Kaynak Metin.
Gökhan Özcan , "Aşırının Laneti", Ayraç Kitap Dergisi 90. Sayı, Nisan 2017
"Bu küstah endişe, bu kutsal hipokondri, belki de içinde bulunduğumuz çağın çürümesinden kendimizi sakınmak için kurban ettiğimiz hayvanları yakacak ateştir."
Soren Kierkegaard, Kaygı Kavramı
Arabesk müziğin ruhuna sinmiş olan ‘yorgunum’ teması, bilhassa biz kent mağdurları için hiç de tesadüfi, isabetsiz bir betimleme değil. Yorgunluk çağındayız; yorgunuz. Neden peki? Bir eksik mi var hayatlarımızda? Varsa nedir o? Yoksa yorgunluğumuz bir eksikten değil de, her gün tecrübe ettiğimiz ama bilincimizde kendisine henüz anlam vermekte zorlandığımız bir fazlalıktan mı kaynaklanıyor? Arabeskten ilhamla sorduğumuz bu soruları yine arabeskle açıklığa kavuşturamayacağımız neredeyse kesin.

Veri Bölümü.
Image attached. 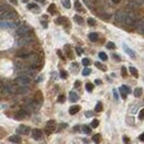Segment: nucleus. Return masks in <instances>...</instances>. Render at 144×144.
<instances>
[{"label": "nucleus", "mask_w": 144, "mask_h": 144, "mask_svg": "<svg viewBox=\"0 0 144 144\" xmlns=\"http://www.w3.org/2000/svg\"><path fill=\"white\" fill-rule=\"evenodd\" d=\"M57 53H58V55H59V57H60L61 59H64V57H63V54H62V52H61L60 50H58V51H57Z\"/></svg>", "instance_id": "48"}, {"label": "nucleus", "mask_w": 144, "mask_h": 144, "mask_svg": "<svg viewBox=\"0 0 144 144\" xmlns=\"http://www.w3.org/2000/svg\"><path fill=\"white\" fill-rule=\"evenodd\" d=\"M22 1H24V2H28V0H22Z\"/></svg>", "instance_id": "55"}, {"label": "nucleus", "mask_w": 144, "mask_h": 144, "mask_svg": "<svg viewBox=\"0 0 144 144\" xmlns=\"http://www.w3.org/2000/svg\"><path fill=\"white\" fill-rule=\"evenodd\" d=\"M113 97H114V100H115V101L119 100V94H117V91L115 90V89L113 90Z\"/></svg>", "instance_id": "44"}, {"label": "nucleus", "mask_w": 144, "mask_h": 144, "mask_svg": "<svg viewBox=\"0 0 144 144\" xmlns=\"http://www.w3.org/2000/svg\"><path fill=\"white\" fill-rule=\"evenodd\" d=\"M119 91H120V93H121L122 99H126V95L131 92V89L129 88V87H126V86H122L119 89Z\"/></svg>", "instance_id": "10"}, {"label": "nucleus", "mask_w": 144, "mask_h": 144, "mask_svg": "<svg viewBox=\"0 0 144 144\" xmlns=\"http://www.w3.org/2000/svg\"><path fill=\"white\" fill-rule=\"evenodd\" d=\"M90 63H91V61L89 60L88 58H84L83 60H82V64H83L84 66H88V65H90Z\"/></svg>", "instance_id": "35"}, {"label": "nucleus", "mask_w": 144, "mask_h": 144, "mask_svg": "<svg viewBox=\"0 0 144 144\" xmlns=\"http://www.w3.org/2000/svg\"><path fill=\"white\" fill-rule=\"evenodd\" d=\"M139 119H140V120H144V109H142L141 111H140V113H139Z\"/></svg>", "instance_id": "43"}, {"label": "nucleus", "mask_w": 144, "mask_h": 144, "mask_svg": "<svg viewBox=\"0 0 144 144\" xmlns=\"http://www.w3.org/2000/svg\"><path fill=\"white\" fill-rule=\"evenodd\" d=\"M80 84H81L80 81H77V82L74 83V87H75V88H79V87H80Z\"/></svg>", "instance_id": "50"}, {"label": "nucleus", "mask_w": 144, "mask_h": 144, "mask_svg": "<svg viewBox=\"0 0 144 144\" xmlns=\"http://www.w3.org/2000/svg\"><path fill=\"white\" fill-rule=\"evenodd\" d=\"M8 10H10V9H9L7 6H5V5H0V14L7 12Z\"/></svg>", "instance_id": "28"}, {"label": "nucleus", "mask_w": 144, "mask_h": 144, "mask_svg": "<svg viewBox=\"0 0 144 144\" xmlns=\"http://www.w3.org/2000/svg\"><path fill=\"white\" fill-rule=\"evenodd\" d=\"M126 13H128V11H124V10L117 11V12L115 13V17H114V19H115V21H116L119 24L124 26L125 18H126Z\"/></svg>", "instance_id": "3"}, {"label": "nucleus", "mask_w": 144, "mask_h": 144, "mask_svg": "<svg viewBox=\"0 0 144 144\" xmlns=\"http://www.w3.org/2000/svg\"><path fill=\"white\" fill-rule=\"evenodd\" d=\"M69 100L71 102H77L78 100H79V95H78L74 91H71L69 93Z\"/></svg>", "instance_id": "15"}, {"label": "nucleus", "mask_w": 144, "mask_h": 144, "mask_svg": "<svg viewBox=\"0 0 144 144\" xmlns=\"http://www.w3.org/2000/svg\"><path fill=\"white\" fill-rule=\"evenodd\" d=\"M32 41V38L30 36H23V37H20L19 40H18V46L19 47H23V46H27Z\"/></svg>", "instance_id": "6"}, {"label": "nucleus", "mask_w": 144, "mask_h": 144, "mask_svg": "<svg viewBox=\"0 0 144 144\" xmlns=\"http://www.w3.org/2000/svg\"><path fill=\"white\" fill-rule=\"evenodd\" d=\"M123 48H124V51H125V52H126L129 55H130L131 58H133V59L135 58V53L133 52V50H131L130 48H129V47L126 46V44H123Z\"/></svg>", "instance_id": "17"}, {"label": "nucleus", "mask_w": 144, "mask_h": 144, "mask_svg": "<svg viewBox=\"0 0 144 144\" xmlns=\"http://www.w3.org/2000/svg\"><path fill=\"white\" fill-rule=\"evenodd\" d=\"M14 28L13 22L9 21H0V29H12Z\"/></svg>", "instance_id": "11"}, {"label": "nucleus", "mask_w": 144, "mask_h": 144, "mask_svg": "<svg viewBox=\"0 0 144 144\" xmlns=\"http://www.w3.org/2000/svg\"><path fill=\"white\" fill-rule=\"evenodd\" d=\"M58 101L60 102V103H63L65 101V97L63 94H61V95H59V98H58Z\"/></svg>", "instance_id": "40"}, {"label": "nucleus", "mask_w": 144, "mask_h": 144, "mask_svg": "<svg viewBox=\"0 0 144 144\" xmlns=\"http://www.w3.org/2000/svg\"><path fill=\"white\" fill-rule=\"evenodd\" d=\"M38 1H42L43 2V0H38Z\"/></svg>", "instance_id": "56"}, {"label": "nucleus", "mask_w": 144, "mask_h": 144, "mask_svg": "<svg viewBox=\"0 0 144 144\" xmlns=\"http://www.w3.org/2000/svg\"><path fill=\"white\" fill-rule=\"evenodd\" d=\"M74 7H75V9H77L78 11H83L82 5H81V2L79 1V0H75V2H74Z\"/></svg>", "instance_id": "23"}, {"label": "nucleus", "mask_w": 144, "mask_h": 144, "mask_svg": "<svg viewBox=\"0 0 144 144\" xmlns=\"http://www.w3.org/2000/svg\"><path fill=\"white\" fill-rule=\"evenodd\" d=\"M18 133H20V134H23V135H28L29 133L31 132L30 130V128L28 126V125H23V124H21L19 128H18V130H17Z\"/></svg>", "instance_id": "9"}, {"label": "nucleus", "mask_w": 144, "mask_h": 144, "mask_svg": "<svg viewBox=\"0 0 144 144\" xmlns=\"http://www.w3.org/2000/svg\"><path fill=\"white\" fill-rule=\"evenodd\" d=\"M129 70H130V73L132 75H134L135 78L139 77V72H138V70H136L134 66H130V69H129Z\"/></svg>", "instance_id": "22"}, {"label": "nucleus", "mask_w": 144, "mask_h": 144, "mask_svg": "<svg viewBox=\"0 0 144 144\" xmlns=\"http://www.w3.org/2000/svg\"><path fill=\"white\" fill-rule=\"evenodd\" d=\"M63 7L66 8V9L71 8V2H70V0H64L63 1Z\"/></svg>", "instance_id": "33"}, {"label": "nucleus", "mask_w": 144, "mask_h": 144, "mask_svg": "<svg viewBox=\"0 0 144 144\" xmlns=\"http://www.w3.org/2000/svg\"><path fill=\"white\" fill-rule=\"evenodd\" d=\"M93 115V113L91 112V111H88V112H86V116L87 117H90V116H92Z\"/></svg>", "instance_id": "47"}, {"label": "nucleus", "mask_w": 144, "mask_h": 144, "mask_svg": "<svg viewBox=\"0 0 144 144\" xmlns=\"http://www.w3.org/2000/svg\"><path fill=\"white\" fill-rule=\"evenodd\" d=\"M92 141H93L94 143H100V141H101V134H95L93 135V138H92Z\"/></svg>", "instance_id": "26"}, {"label": "nucleus", "mask_w": 144, "mask_h": 144, "mask_svg": "<svg viewBox=\"0 0 144 144\" xmlns=\"http://www.w3.org/2000/svg\"><path fill=\"white\" fill-rule=\"evenodd\" d=\"M140 141H142V142H144V133H142V134L141 135H140Z\"/></svg>", "instance_id": "49"}, {"label": "nucleus", "mask_w": 144, "mask_h": 144, "mask_svg": "<svg viewBox=\"0 0 144 144\" xmlns=\"http://www.w3.org/2000/svg\"><path fill=\"white\" fill-rule=\"evenodd\" d=\"M60 75L62 79H66V77H68V73H66L64 70H61V72H60Z\"/></svg>", "instance_id": "41"}, {"label": "nucleus", "mask_w": 144, "mask_h": 144, "mask_svg": "<svg viewBox=\"0 0 144 144\" xmlns=\"http://www.w3.org/2000/svg\"><path fill=\"white\" fill-rule=\"evenodd\" d=\"M75 50H77V53L79 54V55H80V54H82V49H81V48L77 47V48H75Z\"/></svg>", "instance_id": "46"}, {"label": "nucleus", "mask_w": 144, "mask_h": 144, "mask_svg": "<svg viewBox=\"0 0 144 144\" xmlns=\"http://www.w3.org/2000/svg\"><path fill=\"white\" fill-rule=\"evenodd\" d=\"M28 116V112L27 111H24V110H21L19 111V112H17V114L14 115V117L18 120H21V119H24V117H27Z\"/></svg>", "instance_id": "13"}, {"label": "nucleus", "mask_w": 144, "mask_h": 144, "mask_svg": "<svg viewBox=\"0 0 144 144\" xmlns=\"http://www.w3.org/2000/svg\"><path fill=\"white\" fill-rule=\"evenodd\" d=\"M33 101L37 105H41L42 102H43V95H42V92L41 91H37L36 94H35V98H33Z\"/></svg>", "instance_id": "8"}, {"label": "nucleus", "mask_w": 144, "mask_h": 144, "mask_svg": "<svg viewBox=\"0 0 144 144\" xmlns=\"http://www.w3.org/2000/svg\"><path fill=\"white\" fill-rule=\"evenodd\" d=\"M95 112H101V111L103 110V105H102V103L101 102H98L97 103V105H95Z\"/></svg>", "instance_id": "27"}, {"label": "nucleus", "mask_w": 144, "mask_h": 144, "mask_svg": "<svg viewBox=\"0 0 144 144\" xmlns=\"http://www.w3.org/2000/svg\"><path fill=\"white\" fill-rule=\"evenodd\" d=\"M95 83H97V84H101V81H100V80H95Z\"/></svg>", "instance_id": "54"}, {"label": "nucleus", "mask_w": 144, "mask_h": 144, "mask_svg": "<svg viewBox=\"0 0 144 144\" xmlns=\"http://www.w3.org/2000/svg\"><path fill=\"white\" fill-rule=\"evenodd\" d=\"M74 21L77 22V23H79V24H83V22H84V20H83V18L82 17H80V16H74Z\"/></svg>", "instance_id": "25"}, {"label": "nucleus", "mask_w": 144, "mask_h": 144, "mask_svg": "<svg viewBox=\"0 0 144 144\" xmlns=\"http://www.w3.org/2000/svg\"><path fill=\"white\" fill-rule=\"evenodd\" d=\"M95 65H97L100 70H102V71H106V66L104 64L100 63V62H95Z\"/></svg>", "instance_id": "31"}, {"label": "nucleus", "mask_w": 144, "mask_h": 144, "mask_svg": "<svg viewBox=\"0 0 144 144\" xmlns=\"http://www.w3.org/2000/svg\"><path fill=\"white\" fill-rule=\"evenodd\" d=\"M9 1H10V2H12L13 5H17V3H18V0H9Z\"/></svg>", "instance_id": "52"}, {"label": "nucleus", "mask_w": 144, "mask_h": 144, "mask_svg": "<svg viewBox=\"0 0 144 144\" xmlns=\"http://www.w3.org/2000/svg\"><path fill=\"white\" fill-rule=\"evenodd\" d=\"M48 12L51 13V14H54L57 12V7H55L54 3H51V5L48 7Z\"/></svg>", "instance_id": "19"}, {"label": "nucleus", "mask_w": 144, "mask_h": 144, "mask_svg": "<svg viewBox=\"0 0 144 144\" xmlns=\"http://www.w3.org/2000/svg\"><path fill=\"white\" fill-rule=\"evenodd\" d=\"M68 21V19H66L65 17H59L55 19V23H58V24H63L64 22Z\"/></svg>", "instance_id": "21"}, {"label": "nucleus", "mask_w": 144, "mask_h": 144, "mask_svg": "<svg viewBox=\"0 0 144 144\" xmlns=\"http://www.w3.org/2000/svg\"><path fill=\"white\" fill-rule=\"evenodd\" d=\"M140 31H141L142 33H144V24H142L141 27H140Z\"/></svg>", "instance_id": "51"}, {"label": "nucleus", "mask_w": 144, "mask_h": 144, "mask_svg": "<svg viewBox=\"0 0 144 144\" xmlns=\"http://www.w3.org/2000/svg\"><path fill=\"white\" fill-rule=\"evenodd\" d=\"M9 141L10 142H12V143H21V138L19 135H11L10 138H9Z\"/></svg>", "instance_id": "16"}, {"label": "nucleus", "mask_w": 144, "mask_h": 144, "mask_svg": "<svg viewBox=\"0 0 144 144\" xmlns=\"http://www.w3.org/2000/svg\"><path fill=\"white\" fill-rule=\"evenodd\" d=\"M31 135L35 140H40L42 138V131L39 130V129H33L31 131Z\"/></svg>", "instance_id": "12"}, {"label": "nucleus", "mask_w": 144, "mask_h": 144, "mask_svg": "<svg viewBox=\"0 0 144 144\" xmlns=\"http://www.w3.org/2000/svg\"><path fill=\"white\" fill-rule=\"evenodd\" d=\"M89 39H90L91 41L95 42V41H98V39H99V35L98 33H95V32H92V33L89 35Z\"/></svg>", "instance_id": "20"}, {"label": "nucleus", "mask_w": 144, "mask_h": 144, "mask_svg": "<svg viewBox=\"0 0 144 144\" xmlns=\"http://www.w3.org/2000/svg\"><path fill=\"white\" fill-rule=\"evenodd\" d=\"M14 83H16L18 87H29L30 86V83H31V78L21 74V75L16 78Z\"/></svg>", "instance_id": "2"}, {"label": "nucleus", "mask_w": 144, "mask_h": 144, "mask_svg": "<svg viewBox=\"0 0 144 144\" xmlns=\"http://www.w3.org/2000/svg\"><path fill=\"white\" fill-rule=\"evenodd\" d=\"M111 1H112V2H114V3H119V2L121 1V0H111Z\"/></svg>", "instance_id": "53"}, {"label": "nucleus", "mask_w": 144, "mask_h": 144, "mask_svg": "<svg viewBox=\"0 0 144 144\" xmlns=\"http://www.w3.org/2000/svg\"><path fill=\"white\" fill-rule=\"evenodd\" d=\"M93 88H94V86L92 83H87L86 84V89H87V91H89V92H92V90H93Z\"/></svg>", "instance_id": "32"}, {"label": "nucleus", "mask_w": 144, "mask_h": 144, "mask_svg": "<svg viewBox=\"0 0 144 144\" xmlns=\"http://www.w3.org/2000/svg\"><path fill=\"white\" fill-rule=\"evenodd\" d=\"M91 126L92 128H98L99 126V120H97V119H94L93 121H92V123H91Z\"/></svg>", "instance_id": "36"}, {"label": "nucleus", "mask_w": 144, "mask_h": 144, "mask_svg": "<svg viewBox=\"0 0 144 144\" xmlns=\"http://www.w3.org/2000/svg\"><path fill=\"white\" fill-rule=\"evenodd\" d=\"M55 128H57V123H55L54 120H49L47 122L46 124V128H44V131H46V133L48 135H50L51 133H53Z\"/></svg>", "instance_id": "4"}, {"label": "nucleus", "mask_w": 144, "mask_h": 144, "mask_svg": "<svg viewBox=\"0 0 144 144\" xmlns=\"http://www.w3.org/2000/svg\"><path fill=\"white\" fill-rule=\"evenodd\" d=\"M64 50H65V53H66V55H68V58L73 59V53H72V50H71V48H70V46H65Z\"/></svg>", "instance_id": "18"}, {"label": "nucleus", "mask_w": 144, "mask_h": 144, "mask_svg": "<svg viewBox=\"0 0 144 144\" xmlns=\"http://www.w3.org/2000/svg\"><path fill=\"white\" fill-rule=\"evenodd\" d=\"M91 73V69H89V68H84L83 69V71H82V74L84 75V77H87V75H89Z\"/></svg>", "instance_id": "34"}, {"label": "nucleus", "mask_w": 144, "mask_h": 144, "mask_svg": "<svg viewBox=\"0 0 144 144\" xmlns=\"http://www.w3.org/2000/svg\"><path fill=\"white\" fill-rule=\"evenodd\" d=\"M99 58L101 59L102 61H106V60H108V55H106L105 52H100L99 53Z\"/></svg>", "instance_id": "30"}, {"label": "nucleus", "mask_w": 144, "mask_h": 144, "mask_svg": "<svg viewBox=\"0 0 144 144\" xmlns=\"http://www.w3.org/2000/svg\"><path fill=\"white\" fill-rule=\"evenodd\" d=\"M142 92H143V90H142V88H136L135 90H134V97H136V98L141 97Z\"/></svg>", "instance_id": "24"}, {"label": "nucleus", "mask_w": 144, "mask_h": 144, "mask_svg": "<svg viewBox=\"0 0 144 144\" xmlns=\"http://www.w3.org/2000/svg\"><path fill=\"white\" fill-rule=\"evenodd\" d=\"M123 143H124V144H131V140L129 139L126 135H124V136H123Z\"/></svg>", "instance_id": "39"}, {"label": "nucleus", "mask_w": 144, "mask_h": 144, "mask_svg": "<svg viewBox=\"0 0 144 144\" xmlns=\"http://www.w3.org/2000/svg\"><path fill=\"white\" fill-rule=\"evenodd\" d=\"M31 31V29L29 26L27 24H21L19 28L17 29V35L19 36V37H23V36H28L29 33H30Z\"/></svg>", "instance_id": "5"}, {"label": "nucleus", "mask_w": 144, "mask_h": 144, "mask_svg": "<svg viewBox=\"0 0 144 144\" xmlns=\"http://www.w3.org/2000/svg\"><path fill=\"white\" fill-rule=\"evenodd\" d=\"M122 75H123V77H126V69H125L124 68V66H122Z\"/></svg>", "instance_id": "45"}, {"label": "nucleus", "mask_w": 144, "mask_h": 144, "mask_svg": "<svg viewBox=\"0 0 144 144\" xmlns=\"http://www.w3.org/2000/svg\"><path fill=\"white\" fill-rule=\"evenodd\" d=\"M28 9H38V6H37L36 3H29Z\"/></svg>", "instance_id": "42"}, {"label": "nucleus", "mask_w": 144, "mask_h": 144, "mask_svg": "<svg viewBox=\"0 0 144 144\" xmlns=\"http://www.w3.org/2000/svg\"><path fill=\"white\" fill-rule=\"evenodd\" d=\"M16 17V12L12 10H8L7 12L5 13H1L0 14V19H2V20H9V19H12V18Z\"/></svg>", "instance_id": "7"}, {"label": "nucleus", "mask_w": 144, "mask_h": 144, "mask_svg": "<svg viewBox=\"0 0 144 144\" xmlns=\"http://www.w3.org/2000/svg\"><path fill=\"white\" fill-rule=\"evenodd\" d=\"M82 131H83V133H86V134H90V133H91V128L88 126V125H83V126H82Z\"/></svg>", "instance_id": "29"}, {"label": "nucleus", "mask_w": 144, "mask_h": 144, "mask_svg": "<svg viewBox=\"0 0 144 144\" xmlns=\"http://www.w3.org/2000/svg\"><path fill=\"white\" fill-rule=\"evenodd\" d=\"M106 48H108V49H115V44H114L113 42H108V44H106Z\"/></svg>", "instance_id": "38"}, {"label": "nucleus", "mask_w": 144, "mask_h": 144, "mask_svg": "<svg viewBox=\"0 0 144 144\" xmlns=\"http://www.w3.org/2000/svg\"><path fill=\"white\" fill-rule=\"evenodd\" d=\"M80 110H81V106L80 105H72L71 108L69 109V113L71 114V115H74V114H77Z\"/></svg>", "instance_id": "14"}, {"label": "nucleus", "mask_w": 144, "mask_h": 144, "mask_svg": "<svg viewBox=\"0 0 144 144\" xmlns=\"http://www.w3.org/2000/svg\"><path fill=\"white\" fill-rule=\"evenodd\" d=\"M26 60L28 61L29 66H30V68H32V69L39 68L40 64H41V61H40L39 55H37V54H35V53H30L27 58H26Z\"/></svg>", "instance_id": "1"}, {"label": "nucleus", "mask_w": 144, "mask_h": 144, "mask_svg": "<svg viewBox=\"0 0 144 144\" xmlns=\"http://www.w3.org/2000/svg\"><path fill=\"white\" fill-rule=\"evenodd\" d=\"M88 23H89V26H95L97 22H95V20L93 19V18H89V19H88Z\"/></svg>", "instance_id": "37"}]
</instances>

İstenen Görev A.
Yorgunluk konulu kaynak metne göre aşağıdaki (i), (ii) ve (iii) ifadelerinin doğru olup olmadığını belirtin. Her biri için evet ya da hayır deyin ve bu kararı belirleyen sözcükleri metinden aynen alıntılayın.
(i) Metin, arabesk müzikteki "yorgunum" temasını kent mağdurları için isabetsiz bir betimleme olarak görür.
(ii) Metne göre içinde bulunduğumuz çağ bir yorgunluk çağıdır.
(iii) Metin, arabeskten ilhamla sorulan soruların yine arabeskle açıklığa kavuşacağını söyler.
İstenen Görev B. Yorgunluk konulu kaynak metni son cümlesinden sonra aynı üslupla sürdürün.
Veriler, kaynak metinden ayrı ve bağımsız bir malzemedir.

Yazılı Yanıt A.
(i) Hayır: "hiç de tesadüfi, isabetsiz bir betimleme değil."
(ii) Evet: "Yorgunluk çağındayız; yorgunuz."
(iii) Hayır: "Arabeskten ilhamla sorduğumuz bu soruları yine arabeskle açıklığa kavuşturamayacağımız neredeyse kesin."

Yazılı Yanıt B.
İçerisinde yaşadığımız çağın temel sorunsalı hiç çekinmeden söylenebilir ki, aşırı pozitiflik ve fazlalıktır. Zayıflık bir kusur; yavaşlık bir beceriksizlik; olumsuzluk ölümcül bir günah; asosyalite tanrısal bir ceza olarak değer görmekte, günümüzde. Ancak aşırılığın ve çığırından çıkmış bir olumluluğun laneti bir yandan istemesek de çokça şikayet ettiğimiz patolojik manzaralar sunmakta bize: dikkat eksikliği ve hiperaktivite bozukluğu, depresyon, otizm, tükenmişlik sendromu ve nicesi.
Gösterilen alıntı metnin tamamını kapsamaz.